雪の朝お父さんと一緒につくった雪だるまを今日は何度外に出て眺めたことでしょう。歯をみがき、おしっこして、さあ寝る前に縁側に出て…。拓馬君は、明日の朝まで外にいる少し小さくなった雪だるまに、もう一度確かめてからおやすみがいいたかったのでしょう。
兜虫おまえもひどい日焼けだな
子どもの頃、夏休みには兜虫を捕りに行ったりして、真っ黒になるまで日焼けしながら遊んでいました。だけど、いくら日焼けしたところで黒光りしている兜虫には到底かないません。そんな昔のことを思い出しながら俳句にまとめてみました。
即座に竜之介の青蛙の句を思い浮かべる。だが決してそれにひけをとらない。芥川は青蛙に問い掛けたが、作者は兜虫にそうだと決めた呼び方で心から同情している。栗色に輝く兜虫の体をひどい日焼けだと呼びかけた優しさがいい。「ひどい」という言葉が効いている。
ポケットから手を出しさわる春の風
本当に手を出してさわったわけではありませんが、春の風を感じて、なんだか嬉しくなって…。そのときの気持ちをそのまま俳句にしました。俳句に凝っているというより、何かをふと感じたときに五七五で書きとめておく、これもそんな中のひとつです。
寒い日が続き、街を歩く人々の手はポケットを離れない。ある朝ふと何気なく春の気配を感じ手を出してみたら、触れてたのは確かに春の風だった。作者はその感触をまるで自分の手で触れるようにして確かめた。これからはポケットと縁遠くなるだろうこの手…。まだほの寒い早春がよく詠まれている。
抱いた子を野薔薇のように渡したの
抱いていた甥のこどもを、お母さんが帰って来たので手渡そうとした、そのときのこどもの愛らしさを思い出しながら作品にまとめました。自分で俳句を書くことなんてほとんどなく、たまたま書いたものが大賞だと聞いてびっくりしています。本当にありがとうございます。
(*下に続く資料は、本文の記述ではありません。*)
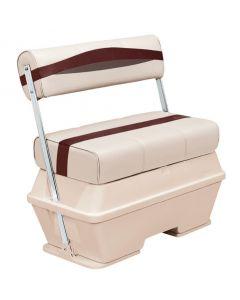 Wise Premier Pontoon 50 Quart Cooler Flip-Flop Seat, Platinum-Platinum Punch-Wineberry-Manatee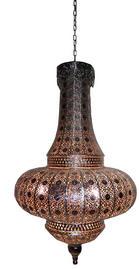 HÄNGELEUCHTE - Silberfarben, Metall (40/70cm)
「野薔薇のように」という形容がいい。母性本能と言うのだろうか、おそらく子どもを育てたことのある女性が一様にいだく心情だと思われる。繊細で愛らしくそして健気な子どもを手渡したあとも、その子に愛情を投げかけていることが、「渡したの」という柔らかなことばから感じられる。
象も来てゐる涅槃図の重さかな
テレビを見ておりましたら、いくつも涅槃図が紹介されており、その中には、悲しみ集まっている動物たちにあの大きくて重い象が描かれているものがありました。それを見た途端、ブラウン管の中の涅槃図が、急に実物のようにずっしりと重く感じられました。
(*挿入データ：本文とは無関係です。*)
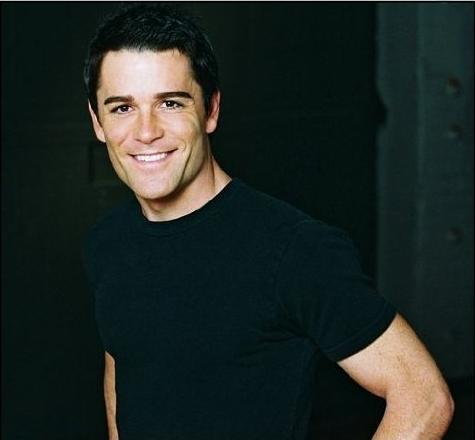Yannick Bisson Net Worth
涅槃図とはお釈迦様の入滅(亡くなること)を描いたもので、二月一五日の涅槃会(ねはんえ)の時に寺々で用いられる仏教画。実際に大きくて重々しいもの。作者は、地上で最も大きく重い動物の象のイメージから、実際の涅槃図の重量感や質感を思いおこし、厳粛な世界に吸い込まれたのだ。
Crabs searching
the stars fallen on the sea
the sky rummaged by claws
訳/ 海に落ちた星を探す蟹たち…その爪あとを大空に…
海に落ちた星…その海の中で星を探す蟹たちへのイメージ…その海の空に蟹の爪あとをイメージしたファンタスティックで素晴らしい作品です。詩的であり、また俳句の心をしっかり感じさせてくれます。俳句をエンジョイする気持ちは世界共通ですね。